Canadian youth sports has created a dark and dangerous place for LGBTQ+ athletes as statistics show Canada is among the worst offenders when it comes to homophobia.
In Toronto, a trial of a teenage boy continues after pleading not guilty to two counts each of gang sexual assault and assault with a weapons-related to incidents in which students were sexually assaulted with a broom handle at elite St. Michael’s College School in 2018.
In another case, 14 former Canadian Hockey League players, led by Dan Carcillo and Garrett Taylor, have filed a class-action lawsuit in Ontario Superior Court of Justice alleging sexual abuse and a “deviant culture” of hazing rituals that took place for decades.
The global research — by Monash University in Australia and Out On The Fields — that includes Canada shows LGBTQ+ youth who came out found nearly half were targets of bullying, slurs, assaults and other negative behaviour, and sport leaders largely ignored their duty to stop homophobic and transphobic behaviour in sports.
Under such intense scrutiny and with growing awareness of the lasting damage such abuse does, organizations are now doing the much-needed work to change.
“There’s a significant prominence of casual homophobia in youth sports,” said Jonas Worth, director of Partnership and Development for You Can Play, an organization that works to ensure the safety and inclusion for all fans, coaches and players apart of the LGBTQ+ community.

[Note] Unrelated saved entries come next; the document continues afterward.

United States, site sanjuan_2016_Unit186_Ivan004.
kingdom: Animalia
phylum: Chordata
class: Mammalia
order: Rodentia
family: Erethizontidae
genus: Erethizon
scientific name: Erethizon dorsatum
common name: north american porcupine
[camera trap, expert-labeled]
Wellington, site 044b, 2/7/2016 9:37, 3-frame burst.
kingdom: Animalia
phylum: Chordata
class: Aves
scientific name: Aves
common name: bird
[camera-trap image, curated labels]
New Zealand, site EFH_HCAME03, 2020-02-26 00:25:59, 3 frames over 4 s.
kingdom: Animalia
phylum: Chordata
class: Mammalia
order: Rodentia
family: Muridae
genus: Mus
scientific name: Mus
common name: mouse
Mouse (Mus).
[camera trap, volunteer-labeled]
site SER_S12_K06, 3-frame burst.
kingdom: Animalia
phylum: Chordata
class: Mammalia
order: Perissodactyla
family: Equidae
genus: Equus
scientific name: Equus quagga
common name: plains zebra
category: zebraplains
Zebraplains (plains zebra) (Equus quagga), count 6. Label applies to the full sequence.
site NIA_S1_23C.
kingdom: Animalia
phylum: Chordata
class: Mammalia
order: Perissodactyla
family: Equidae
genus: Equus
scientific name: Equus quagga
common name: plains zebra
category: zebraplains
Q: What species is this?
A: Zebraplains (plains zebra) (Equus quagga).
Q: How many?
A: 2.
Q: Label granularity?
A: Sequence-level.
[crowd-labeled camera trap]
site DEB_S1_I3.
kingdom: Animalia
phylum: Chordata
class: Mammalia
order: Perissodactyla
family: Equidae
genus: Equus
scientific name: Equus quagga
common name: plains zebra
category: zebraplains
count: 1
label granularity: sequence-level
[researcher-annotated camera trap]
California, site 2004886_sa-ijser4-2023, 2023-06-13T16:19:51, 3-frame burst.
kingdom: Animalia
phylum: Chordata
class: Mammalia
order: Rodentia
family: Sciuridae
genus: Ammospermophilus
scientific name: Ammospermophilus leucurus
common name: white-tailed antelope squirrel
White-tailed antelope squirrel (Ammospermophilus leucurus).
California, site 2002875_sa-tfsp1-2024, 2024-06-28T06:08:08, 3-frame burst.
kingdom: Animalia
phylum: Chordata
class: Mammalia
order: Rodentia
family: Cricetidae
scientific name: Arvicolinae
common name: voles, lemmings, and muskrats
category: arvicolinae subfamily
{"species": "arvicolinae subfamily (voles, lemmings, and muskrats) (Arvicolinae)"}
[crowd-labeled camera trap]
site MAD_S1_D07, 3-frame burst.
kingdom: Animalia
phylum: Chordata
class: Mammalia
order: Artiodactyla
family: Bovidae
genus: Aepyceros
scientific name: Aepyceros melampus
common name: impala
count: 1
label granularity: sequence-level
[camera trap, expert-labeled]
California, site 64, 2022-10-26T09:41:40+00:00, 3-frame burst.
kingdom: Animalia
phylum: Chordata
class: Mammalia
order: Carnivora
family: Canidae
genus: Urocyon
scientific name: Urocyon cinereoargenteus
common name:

Education programs are available to coaches and managers to create healthy, inclusive atmospheres in youth sports and to educate their players.
“The art of being an ally to the LGBTQ+ community also applies to Black Lives Matter, as well as any member of the BIPOC community,” Worth said.
And he said the bonus is “an inclusive locker room can create a more winning environment.”
For players experiencing homophobia, the abuse can follow them through their lives.
Chris Voth is a retired national and professional volleyball player and the first openly gay athlete on Canada’s national team.
“I was denied a contract specifically for the reason of being gay” going into his second year as a pro, Voth said.
After spending a few months at the national training centre in Quebec, he signed with a team in Finland.
“A few months later, we became the first professional volleyball team to walk in a pride parade,” Voth said.
“I don’t think people realize the effect that it has,” he said of the homophobic slurs he routinely heard in locker rooms.
Voth looks to return to his former professional team, Lycurgus in the Netherlands, as an assistant coach as soon as next season.
He said homophobia in youth sports is a much greater issue than sometimes perceived and youth sports in Canada need to be made safe for all players to thrive and experience the benefits that team sports, in their best moments, can provide.